No, I achieve not much this past week, and it pains me. I desperately need some non-judgemental human connection, but I find none here, I find none in friends either, because what friends?! Really, I don't have a confidant. It's why I find so much solace in writing as two middle aged widowers I suppose. Ecklie killed emotion and was successful, more so than I was, and Sid, he triumphed over depression, more so than I have, sometimes, I think.


I learned a lot from Notre Dame, and I am trying, sometimes, very hard to let go of my ill thoughts and all this hate I feel. But, it's still there, the prickle at the back of my neck, the heat at the back of my neck that I identify as the feeling of OCD, of, swirling squished emotions and damaged thoughts. For every logical way to think about something, there is another side, and I never feel write doing either one. I either sacrifice my desires for the better good of others, or I grab what I want at their expense. And how is that fair to anyone? Them or me? Either way, I do something wrong, whether against my own self worth, or that of another person.

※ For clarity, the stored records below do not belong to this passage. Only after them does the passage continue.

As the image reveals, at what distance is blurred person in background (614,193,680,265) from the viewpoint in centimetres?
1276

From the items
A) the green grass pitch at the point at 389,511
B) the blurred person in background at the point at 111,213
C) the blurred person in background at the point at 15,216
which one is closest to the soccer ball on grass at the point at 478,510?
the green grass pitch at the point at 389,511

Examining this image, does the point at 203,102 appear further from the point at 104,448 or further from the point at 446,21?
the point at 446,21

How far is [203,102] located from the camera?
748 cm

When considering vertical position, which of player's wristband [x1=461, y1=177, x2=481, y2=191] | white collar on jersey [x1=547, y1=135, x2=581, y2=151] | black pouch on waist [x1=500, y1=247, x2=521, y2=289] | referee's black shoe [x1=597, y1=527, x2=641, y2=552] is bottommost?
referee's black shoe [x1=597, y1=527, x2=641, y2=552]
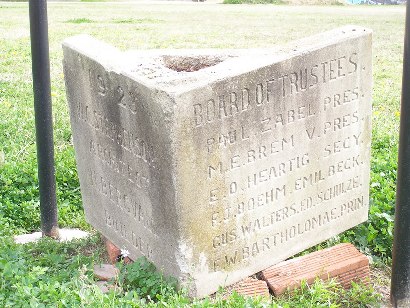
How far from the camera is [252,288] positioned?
3.75 meters

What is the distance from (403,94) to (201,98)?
0.97 meters

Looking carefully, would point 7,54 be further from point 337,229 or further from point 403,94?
point 403,94

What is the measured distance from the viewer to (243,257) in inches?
150

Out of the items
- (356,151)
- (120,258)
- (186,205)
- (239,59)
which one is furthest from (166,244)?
(356,151)

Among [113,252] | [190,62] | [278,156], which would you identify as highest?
[190,62]

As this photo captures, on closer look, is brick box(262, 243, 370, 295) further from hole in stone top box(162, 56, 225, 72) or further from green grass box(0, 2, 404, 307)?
hole in stone top box(162, 56, 225, 72)

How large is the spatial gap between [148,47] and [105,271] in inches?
287

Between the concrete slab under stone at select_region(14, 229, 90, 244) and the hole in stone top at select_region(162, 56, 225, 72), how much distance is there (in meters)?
1.32

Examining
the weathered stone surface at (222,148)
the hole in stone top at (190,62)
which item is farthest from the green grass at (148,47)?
the hole in stone top at (190,62)

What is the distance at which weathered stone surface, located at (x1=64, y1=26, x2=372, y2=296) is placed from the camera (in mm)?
3412

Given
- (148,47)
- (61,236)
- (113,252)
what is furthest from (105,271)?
(148,47)

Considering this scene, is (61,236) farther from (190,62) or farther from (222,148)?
(222,148)

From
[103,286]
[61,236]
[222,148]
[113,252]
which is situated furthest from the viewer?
[61,236]

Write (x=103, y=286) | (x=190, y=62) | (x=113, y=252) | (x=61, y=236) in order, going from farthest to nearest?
1. (x=61, y=236)
2. (x=113, y=252)
3. (x=190, y=62)
4. (x=103, y=286)
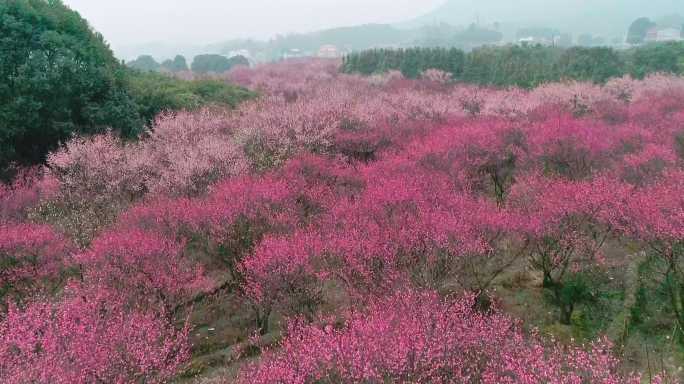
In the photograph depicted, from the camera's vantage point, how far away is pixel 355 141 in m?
40.8

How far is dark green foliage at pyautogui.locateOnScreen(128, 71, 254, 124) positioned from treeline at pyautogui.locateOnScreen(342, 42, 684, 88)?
3811cm

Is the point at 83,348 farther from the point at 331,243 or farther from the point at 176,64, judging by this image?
the point at 176,64

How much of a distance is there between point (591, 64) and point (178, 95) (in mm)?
69745

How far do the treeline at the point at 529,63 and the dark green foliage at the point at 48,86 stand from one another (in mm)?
60702

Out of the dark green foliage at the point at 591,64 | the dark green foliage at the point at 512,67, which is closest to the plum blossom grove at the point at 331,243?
the dark green foliage at the point at 591,64

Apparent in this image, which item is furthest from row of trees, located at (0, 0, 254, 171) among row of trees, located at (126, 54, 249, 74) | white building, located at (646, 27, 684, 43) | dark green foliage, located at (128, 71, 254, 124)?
white building, located at (646, 27, 684, 43)

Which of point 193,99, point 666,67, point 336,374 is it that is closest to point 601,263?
point 336,374

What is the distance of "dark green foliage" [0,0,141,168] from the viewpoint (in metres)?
38.8

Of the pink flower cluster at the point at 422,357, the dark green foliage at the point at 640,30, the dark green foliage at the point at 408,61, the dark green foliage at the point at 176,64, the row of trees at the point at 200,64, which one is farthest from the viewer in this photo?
the dark green foliage at the point at 640,30

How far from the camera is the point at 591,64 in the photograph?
79.8 meters

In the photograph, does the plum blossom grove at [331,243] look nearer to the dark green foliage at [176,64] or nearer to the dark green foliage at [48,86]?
the dark green foliage at [48,86]

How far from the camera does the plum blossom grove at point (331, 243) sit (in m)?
16.4

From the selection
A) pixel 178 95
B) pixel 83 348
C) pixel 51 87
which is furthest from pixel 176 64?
pixel 83 348

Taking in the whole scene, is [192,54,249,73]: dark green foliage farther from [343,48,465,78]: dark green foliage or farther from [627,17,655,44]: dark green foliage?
[627,17,655,44]: dark green foliage
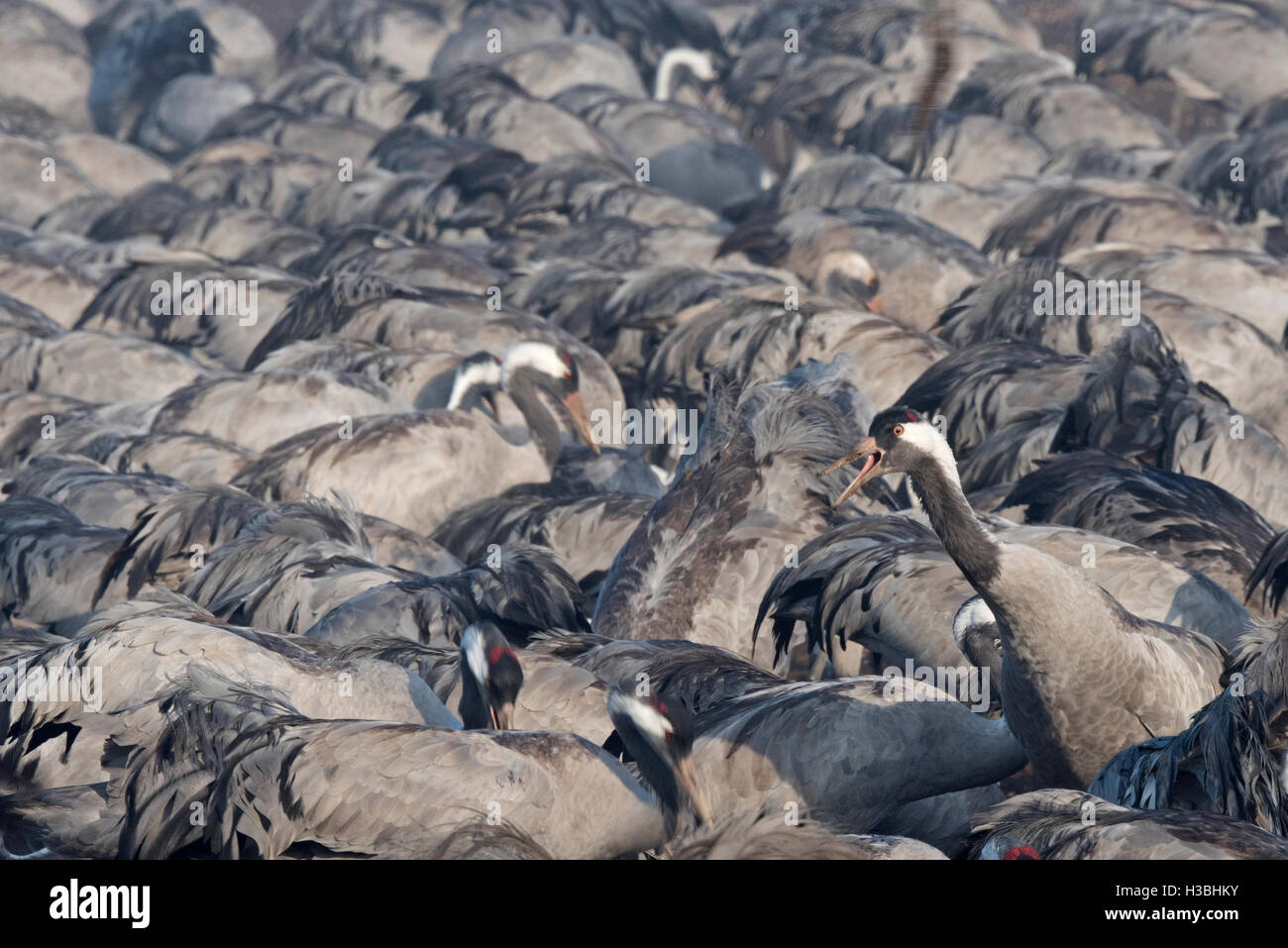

It is a funny thing, listening to people talk about those with depression, those who cut and injure, those who strangle themselves. Because, I'm a writer, fuck it, I can write those things, I have experienced a variation of those things, but, as is the nature of my disease, my condition, I don't outwardly express it. I simply squish it down, unhealthy as it may be, and move on. Stoic, perhaps, a little bit, but it's the best way, for me, to be functional.


If I won a million dollars tomorrow, I'd build a fence for my mother. I’d try to get another story on our house, and get some help so she wouldn't be running herself ragged all the time. Then, I'd get my own place, and I'd sit there, I'd spend little and try and see my way through.

The thing is, there is no escaping this place. For every amount of hate, there's periods of love. There comes that duality thing again. I love them when they are pleasant, but the moment they strike out, I shut down. On one hand, people should always generally try to be good to each other, and on the other, you stupid fucking girl, you know there is no utopia. I know, for love there is hate, for well wishes there is ill thought. It is inevitable, like stocks, that happiness must sometimes fall and anger reign supreme.



It's just, when it gets like this, when we're reminded that we are poor, that we have our own problems, I am no longer the good me or the reasonable me. I'm the twelve year old me who has shut down her emotions. With her basic wants and irrelevant needs, who latches onto the shiny in hopes that it will pull her through.


My brother got angry with me today, and swore at me and raged at me and asked me why I fucking quit forensics, why I fucking quit Notre Dame. He said what the fuck are you going to do with writing? What the fuck are you going to do with creative writing, it's so useless.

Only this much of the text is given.